月1回の判例研究会の第106回は、2021年5月25日開催され、判例時報2460~2463号から4判例が報告された。賃貸人の死亡時における敷金返還債務の承継主体が誰であるかに関する事例(大阪高判令和元年12月26日)、再転相続時の熟慮期間の起算日が問題となった事例(東京地判令和元年9月5日)、建物明渡執行の執行費用の請求に関する事例(最三判令和2年4月7日)、認可外保育施設に預けられた9か月の幼児が熱中症で死亡した場合に、運営法人側だけでなく市の責任が認められた事例(宇都宮地判令和2年6月3日)を取り扱った。

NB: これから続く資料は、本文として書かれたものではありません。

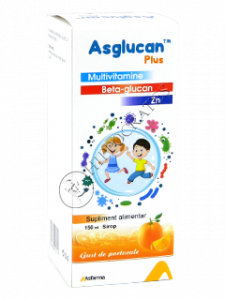 Asglucan Plus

第107回は、2021年6月28日開催され、判例時報2464~2467号から4判例が報告された。地面師詐欺の取引に誤って関与した司法書士の責任に関する事例(最判令和2年3月6日)、祖母による未成年者の監護者指定の申立てを認めた事例(大阪高判令和2年1月16日、ただし後に最決令和3年3月29日が申立権を否定)、死者に関連する情報を相続人の「自己を本人とする保有個人情報」にあたるとした事例(大阪地判令和元年6月5日)、自分に不利な意見を述べた鑑定人に対して不法行為に基づく損害賠償請求をした事例(山口地下関支判令2年5月19日)を取り扱った。
第108回は、2021年7月27日開催され、日弁連の提供する、遺留分侵害額請求訴訟に関するe-ラーニングを受講した。遺留分侵害額請求は、金銭請求に変更されただけでなく、特別受益の範囲などその他の変更点も多々あるため、初心に帰って取り組むことが肝要と思われた。